A la fin du match face à Arsenal, Tony Vairelles est expulsé. Lors de la dernière journée, vous êtes éliminés par le Dynamo Kiev dans la finale du groupe (1-3 à Bollaert), sans Vairelles...
Tony Vairelles ne méritait pas le carton rouge. Et cela nous a peut-être coûté la qualification. Si ça ne se passe pas, on aurait pu gagner contre Kiev. Dans le dernier match, Frédéric Déhu a aussi pris un carton rouge (NDLR : Dès la 6e minute). La situation était difficile. Le Dynamo Kiev, avec (Sergueï) Rebrov et (Andreï) Chevtchenko, ils avaient une très grande équipe. Ils nous ont battu 3-1. C'est dommage.

Chez eux, on aurait pu faire un meilleur résultat (NDLR : 1-1, 2e journée). On a manqué quelques occasions. Mais on a bien joué dans cette Ligue des champions. On a terminé deuxièmes, mais c'était le système où seul le premier était assuré d'aller en quarts de finale (NDLR : Lens terminait deuxième, devant Arsenal, à trois points de Kiev et n'était pas qualifié pour la suite, car ne figurant pas parmi les meilleurs deuxièmes). C'était plus difficile que maintenant. Surtout que c'était notre première participation. On a fait de bons matches, mais c'était une déception. En plus, Kiev jouait le Real Madrid en quarts ! Cela aurait été quelque chose d'incroyable. Imaginez si le Real venait jouer à Lens, dans le Nord !

Vous quittez Lens pour Liverpool à la fin de cette saison 1998-99. Avant 2005, quels souvenirs vous viennent de la Ligue des champions avec les Reds ?
En 2002, lors du dernier match de groupes (NDLR : La deuxième phase de poules de l'édition 2001-02), on doit gagner par deux buts d'écart face à l'AS Roma pour passer. Ce n'était pas facile, la Roma avait Fabio Capello avec (Francesco) Totti, Cafu, une grande équipe. Et c'est le retour de Gérard Houllier après son problème au cœur. On n'était pas sûr qu'il revienne. Il revient pour ce match après cinq ou six mois d'absence. Et on a gagné 2-0. A Anfield. Dans une superbe atmosphère. Tout le monde était optimiste.

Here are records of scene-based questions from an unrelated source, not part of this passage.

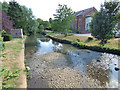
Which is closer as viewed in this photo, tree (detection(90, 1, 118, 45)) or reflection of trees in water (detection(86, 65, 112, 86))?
reflection of trees in water (detection(86, 65, 112, 86))

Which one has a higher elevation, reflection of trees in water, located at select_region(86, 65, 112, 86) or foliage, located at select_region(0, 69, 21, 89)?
foliage, located at select_region(0, 69, 21, 89)

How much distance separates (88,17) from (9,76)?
3059 centimetres

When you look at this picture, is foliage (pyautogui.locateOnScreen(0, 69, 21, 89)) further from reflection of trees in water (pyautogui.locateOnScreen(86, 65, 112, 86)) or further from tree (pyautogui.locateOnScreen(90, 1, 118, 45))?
tree (pyautogui.locateOnScreen(90, 1, 118, 45))

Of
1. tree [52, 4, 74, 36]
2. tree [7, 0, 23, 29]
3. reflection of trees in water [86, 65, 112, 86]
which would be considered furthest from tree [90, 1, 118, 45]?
tree [7, 0, 23, 29]

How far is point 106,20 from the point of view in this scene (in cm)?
1049

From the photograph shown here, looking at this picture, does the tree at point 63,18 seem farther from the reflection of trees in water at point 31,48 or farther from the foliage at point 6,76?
the foliage at point 6,76

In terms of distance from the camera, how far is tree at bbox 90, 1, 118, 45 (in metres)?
A: 10.2

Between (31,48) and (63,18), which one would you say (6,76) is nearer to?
(31,48)

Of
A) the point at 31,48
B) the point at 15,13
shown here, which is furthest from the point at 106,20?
the point at 15,13

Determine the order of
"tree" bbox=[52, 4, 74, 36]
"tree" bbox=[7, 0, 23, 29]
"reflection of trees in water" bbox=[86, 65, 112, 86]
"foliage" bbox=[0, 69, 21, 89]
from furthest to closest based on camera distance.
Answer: "tree" bbox=[7, 0, 23, 29]
"tree" bbox=[52, 4, 74, 36]
"reflection of trees in water" bbox=[86, 65, 112, 86]
"foliage" bbox=[0, 69, 21, 89]

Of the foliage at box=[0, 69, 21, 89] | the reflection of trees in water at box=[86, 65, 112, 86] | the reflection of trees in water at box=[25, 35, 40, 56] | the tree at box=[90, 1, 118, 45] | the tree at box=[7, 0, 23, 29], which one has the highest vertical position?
the tree at box=[7, 0, 23, 29]

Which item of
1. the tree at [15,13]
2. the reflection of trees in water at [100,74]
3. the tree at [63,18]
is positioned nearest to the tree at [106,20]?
the reflection of trees in water at [100,74]

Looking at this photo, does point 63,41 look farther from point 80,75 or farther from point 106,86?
point 106,86

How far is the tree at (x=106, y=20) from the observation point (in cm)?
1018
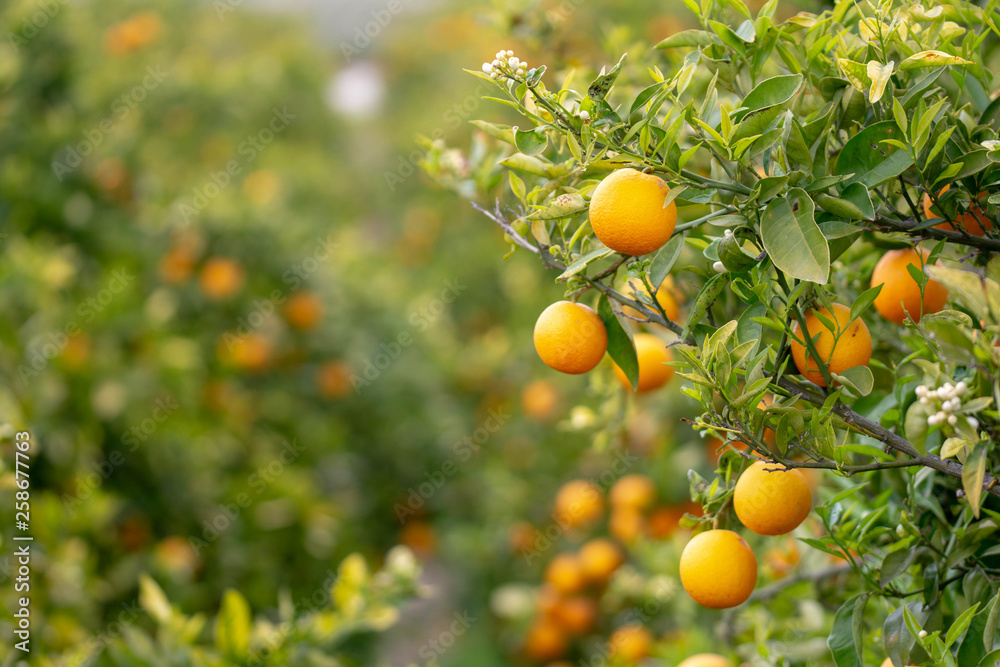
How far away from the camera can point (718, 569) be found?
1.95 feet

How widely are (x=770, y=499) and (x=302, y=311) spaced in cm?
208

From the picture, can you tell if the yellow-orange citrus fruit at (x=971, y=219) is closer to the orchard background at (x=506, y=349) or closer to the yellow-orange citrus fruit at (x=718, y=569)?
the orchard background at (x=506, y=349)

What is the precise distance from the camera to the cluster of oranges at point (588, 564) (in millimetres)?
1749

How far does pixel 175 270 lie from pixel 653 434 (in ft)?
4.98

On est éliminés par Leverkusen (en quarts de finale). C'était une très grande déception car on avait gagné 1-0 à la maison. A Leverkusen, on a perdu 4-2, mais il y avait encore 3-2 à quelques minutes de la fin. On a pris un quatrième but bête... Surtout que Leverkusen a joué Manchester United en demi-finales. Et, en Championnat, on les avait battus deux fois. On pensait qu'on aurait pu les éliminer. Et Leverkusen, qui a fait une grande saison, l'a fait. C'était dommage.

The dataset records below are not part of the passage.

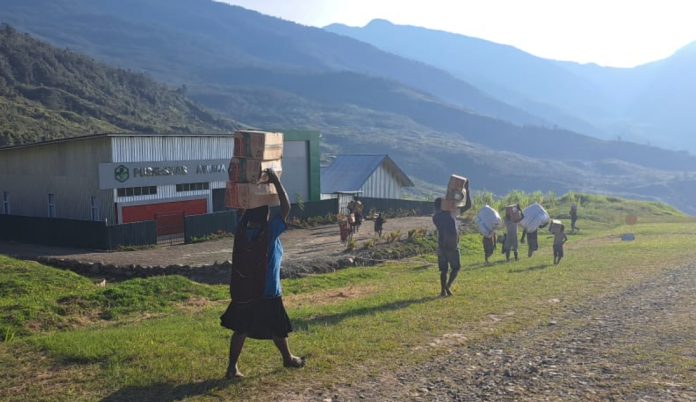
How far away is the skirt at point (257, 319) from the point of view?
304 inches

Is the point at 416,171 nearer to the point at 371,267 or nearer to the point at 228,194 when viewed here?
the point at 371,267

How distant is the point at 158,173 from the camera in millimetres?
33250

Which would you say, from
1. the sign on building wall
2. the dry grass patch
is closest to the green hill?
the sign on building wall

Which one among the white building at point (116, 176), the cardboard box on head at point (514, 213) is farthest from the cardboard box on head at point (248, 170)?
the white building at point (116, 176)

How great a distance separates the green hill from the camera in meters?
71.9

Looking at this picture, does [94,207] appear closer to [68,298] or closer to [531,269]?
[68,298]

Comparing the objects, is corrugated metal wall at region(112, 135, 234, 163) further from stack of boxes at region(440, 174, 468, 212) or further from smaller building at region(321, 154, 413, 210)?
stack of boxes at region(440, 174, 468, 212)

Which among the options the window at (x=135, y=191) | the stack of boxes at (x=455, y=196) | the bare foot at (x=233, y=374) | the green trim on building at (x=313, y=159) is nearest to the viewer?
the bare foot at (x=233, y=374)

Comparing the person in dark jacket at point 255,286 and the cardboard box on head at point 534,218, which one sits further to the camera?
the cardboard box on head at point 534,218

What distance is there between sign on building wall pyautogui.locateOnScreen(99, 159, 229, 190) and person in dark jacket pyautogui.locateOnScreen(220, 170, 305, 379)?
1001 inches

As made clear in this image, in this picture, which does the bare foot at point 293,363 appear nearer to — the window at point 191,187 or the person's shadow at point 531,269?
the person's shadow at point 531,269

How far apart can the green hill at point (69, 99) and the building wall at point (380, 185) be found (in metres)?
32.7

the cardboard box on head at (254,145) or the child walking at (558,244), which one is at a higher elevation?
the cardboard box on head at (254,145)

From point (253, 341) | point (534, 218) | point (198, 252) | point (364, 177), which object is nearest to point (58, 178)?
point (198, 252)
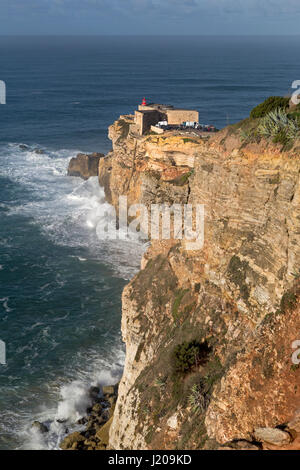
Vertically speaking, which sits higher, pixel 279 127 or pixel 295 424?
pixel 279 127

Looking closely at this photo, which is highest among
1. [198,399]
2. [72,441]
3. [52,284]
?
[198,399]

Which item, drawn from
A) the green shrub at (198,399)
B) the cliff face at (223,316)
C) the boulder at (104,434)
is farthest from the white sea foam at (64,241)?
the green shrub at (198,399)

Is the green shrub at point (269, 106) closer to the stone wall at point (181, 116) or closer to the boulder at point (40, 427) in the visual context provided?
the boulder at point (40, 427)

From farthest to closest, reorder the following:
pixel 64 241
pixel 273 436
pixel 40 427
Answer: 1. pixel 64 241
2. pixel 40 427
3. pixel 273 436

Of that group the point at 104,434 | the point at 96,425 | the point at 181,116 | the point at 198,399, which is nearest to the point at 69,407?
the point at 96,425

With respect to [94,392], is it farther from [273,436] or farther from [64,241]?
[64,241]

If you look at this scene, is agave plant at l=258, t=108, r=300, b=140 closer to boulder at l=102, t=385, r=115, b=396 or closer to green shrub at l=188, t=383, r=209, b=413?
green shrub at l=188, t=383, r=209, b=413
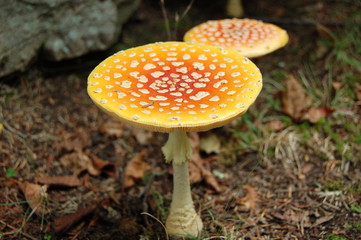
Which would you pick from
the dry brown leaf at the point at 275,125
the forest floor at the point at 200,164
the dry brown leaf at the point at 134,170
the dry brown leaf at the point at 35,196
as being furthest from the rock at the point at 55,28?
the dry brown leaf at the point at 275,125

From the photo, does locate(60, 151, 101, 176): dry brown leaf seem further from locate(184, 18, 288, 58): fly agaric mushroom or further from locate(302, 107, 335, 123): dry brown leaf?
locate(302, 107, 335, 123): dry brown leaf

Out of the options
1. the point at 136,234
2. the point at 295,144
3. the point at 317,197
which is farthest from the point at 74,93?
the point at 317,197

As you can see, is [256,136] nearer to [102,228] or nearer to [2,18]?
[102,228]

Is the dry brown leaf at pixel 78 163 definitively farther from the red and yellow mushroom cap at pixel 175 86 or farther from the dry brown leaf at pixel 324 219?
the dry brown leaf at pixel 324 219

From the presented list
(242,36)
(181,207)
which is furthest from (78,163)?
(242,36)

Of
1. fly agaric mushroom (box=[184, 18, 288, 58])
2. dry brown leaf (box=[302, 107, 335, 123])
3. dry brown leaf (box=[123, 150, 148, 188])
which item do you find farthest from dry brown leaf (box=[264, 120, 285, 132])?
dry brown leaf (box=[123, 150, 148, 188])

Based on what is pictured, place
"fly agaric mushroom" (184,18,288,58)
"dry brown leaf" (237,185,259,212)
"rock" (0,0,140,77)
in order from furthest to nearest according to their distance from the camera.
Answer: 1. "rock" (0,0,140,77)
2. "dry brown leaf" (237,185,259,212)
3. "fly agaric mushroom" (184,18,288,58)
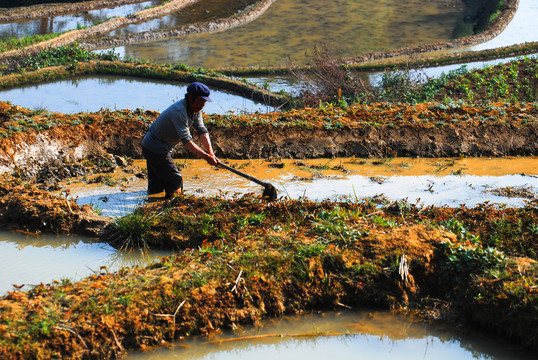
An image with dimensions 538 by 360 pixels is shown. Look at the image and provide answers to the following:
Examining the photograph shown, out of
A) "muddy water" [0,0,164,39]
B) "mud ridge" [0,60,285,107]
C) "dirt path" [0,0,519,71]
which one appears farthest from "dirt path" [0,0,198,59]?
"mud ridge" [0,60,285,107]

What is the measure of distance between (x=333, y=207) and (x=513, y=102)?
537 cm

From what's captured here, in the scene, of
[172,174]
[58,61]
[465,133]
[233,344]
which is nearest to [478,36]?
[465,133]

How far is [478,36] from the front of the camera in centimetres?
1495

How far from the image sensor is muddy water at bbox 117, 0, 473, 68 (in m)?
13.2

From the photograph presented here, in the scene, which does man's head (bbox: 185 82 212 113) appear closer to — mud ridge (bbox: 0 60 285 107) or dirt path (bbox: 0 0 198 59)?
mud ridge (bbox: 0 60 285 107)

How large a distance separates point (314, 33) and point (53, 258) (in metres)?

Surtout que la saison suivante, vous sortez dès le premier tour, à la surprise générale...
Bâle avait fait un bon match à Anfield (1-1). Pour le dernier match de poules, on devait gagner là-bas mais on perdait 3-0 (après 29 minutes). J'ai marqué le 3-2. Michael (Owen) marque un penalty. On avait dix minutes pour marquer le quatrième. On n'a pas réussi (3-3). C'était aussi une très grande déception. Une équipe de Premier League éliminée par une équipe suisse, ce n'était pas une grande performance de notre part...

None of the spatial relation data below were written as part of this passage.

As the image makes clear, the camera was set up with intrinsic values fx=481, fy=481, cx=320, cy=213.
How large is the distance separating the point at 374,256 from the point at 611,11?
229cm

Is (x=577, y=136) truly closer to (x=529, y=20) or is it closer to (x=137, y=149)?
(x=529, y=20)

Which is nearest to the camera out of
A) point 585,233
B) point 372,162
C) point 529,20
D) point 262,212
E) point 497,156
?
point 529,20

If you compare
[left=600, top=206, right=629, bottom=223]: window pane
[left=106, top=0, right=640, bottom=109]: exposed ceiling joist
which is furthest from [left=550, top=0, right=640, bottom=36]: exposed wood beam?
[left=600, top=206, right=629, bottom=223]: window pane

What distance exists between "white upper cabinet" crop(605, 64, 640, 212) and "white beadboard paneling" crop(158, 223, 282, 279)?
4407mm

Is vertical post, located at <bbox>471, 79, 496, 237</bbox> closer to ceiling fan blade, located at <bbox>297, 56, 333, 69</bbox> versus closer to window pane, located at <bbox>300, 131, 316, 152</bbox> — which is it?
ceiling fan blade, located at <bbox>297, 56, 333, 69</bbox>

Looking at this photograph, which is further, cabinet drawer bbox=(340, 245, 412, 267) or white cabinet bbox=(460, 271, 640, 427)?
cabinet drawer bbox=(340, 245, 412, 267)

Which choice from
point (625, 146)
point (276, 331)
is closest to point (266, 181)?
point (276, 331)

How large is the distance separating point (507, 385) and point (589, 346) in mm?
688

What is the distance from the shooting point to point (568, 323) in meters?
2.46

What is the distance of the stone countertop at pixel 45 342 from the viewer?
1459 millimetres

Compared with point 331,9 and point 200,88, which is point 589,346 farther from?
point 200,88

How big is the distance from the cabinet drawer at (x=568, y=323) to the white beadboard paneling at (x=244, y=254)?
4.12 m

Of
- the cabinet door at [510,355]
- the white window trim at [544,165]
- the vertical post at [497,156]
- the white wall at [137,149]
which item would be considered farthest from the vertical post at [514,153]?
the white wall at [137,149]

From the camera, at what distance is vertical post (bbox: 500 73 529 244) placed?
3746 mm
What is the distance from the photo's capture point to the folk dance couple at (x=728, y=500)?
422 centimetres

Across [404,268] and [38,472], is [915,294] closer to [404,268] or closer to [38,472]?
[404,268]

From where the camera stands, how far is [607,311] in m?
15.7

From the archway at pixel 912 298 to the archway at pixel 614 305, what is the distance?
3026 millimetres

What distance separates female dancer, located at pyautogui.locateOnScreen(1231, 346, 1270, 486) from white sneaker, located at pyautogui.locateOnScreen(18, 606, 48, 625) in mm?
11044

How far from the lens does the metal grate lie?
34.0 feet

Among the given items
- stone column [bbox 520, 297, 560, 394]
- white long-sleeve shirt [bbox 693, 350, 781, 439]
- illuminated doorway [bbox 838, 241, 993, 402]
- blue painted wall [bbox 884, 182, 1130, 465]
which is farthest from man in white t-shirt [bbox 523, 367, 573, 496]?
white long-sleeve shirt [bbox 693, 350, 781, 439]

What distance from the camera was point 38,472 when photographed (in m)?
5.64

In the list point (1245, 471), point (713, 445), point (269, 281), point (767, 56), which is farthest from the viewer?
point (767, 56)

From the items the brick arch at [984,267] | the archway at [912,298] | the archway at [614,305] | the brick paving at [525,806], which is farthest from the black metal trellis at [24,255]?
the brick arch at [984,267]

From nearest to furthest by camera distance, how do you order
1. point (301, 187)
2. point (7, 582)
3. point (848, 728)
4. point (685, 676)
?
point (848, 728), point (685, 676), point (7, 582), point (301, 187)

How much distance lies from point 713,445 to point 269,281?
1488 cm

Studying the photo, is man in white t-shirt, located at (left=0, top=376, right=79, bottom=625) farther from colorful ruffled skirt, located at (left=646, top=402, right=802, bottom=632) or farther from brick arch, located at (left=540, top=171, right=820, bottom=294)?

«Les nuits européennes à Anfield, il faut le vivre»

En 2005, loin de la finale, vous passez tout près de l'élimination dès la phase de poules... Aviez-vous cru que c'était terminé ?
Nous étions obligés de gagner avec deux buts d'écart. On avait beaucoup de joueurs blessés. En première période, l'Olympiakos mène 1-0, avec un but de Rivaldo. On devait en marquer trois en deuxième période. Florent Sinama-Pongolle et Neil Mellor marquent. C'est aussi grâce à eux, parce qu'ils n'ont pas joué ensuite, qu'on est allés en finale. Et ensuite Steven Gerrard a marqué le but décisif (NDLR : 3-1, 86e). On avait pourtant confiance avant le match, parce qu'une équipe grecque n'avait jamais gagné en Angleterre. Quand vous savez que vous êtes Liverpool et que vous jouez à Anfield : anything is possible, tout est possible ! Les nuits européennes à Anfield, il faut le vivre.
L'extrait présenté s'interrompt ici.